§ DATASET ENTRIES:
---*---
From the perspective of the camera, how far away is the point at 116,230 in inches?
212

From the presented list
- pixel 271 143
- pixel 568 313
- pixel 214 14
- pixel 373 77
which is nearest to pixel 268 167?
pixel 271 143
---*---
§ WRITTEN INSTRUCTION: Can you reproduce all the material exactly?

§ IN RESPONSE:
From the perspective of the camera, how far away is the point at 116,230 in inches?
212

From the presented list
- pixel 271 143
- pixel 568 313
- pixel 214 14
- pixel 373 77
which is nearest to pixel 268 167?
pixel 271 143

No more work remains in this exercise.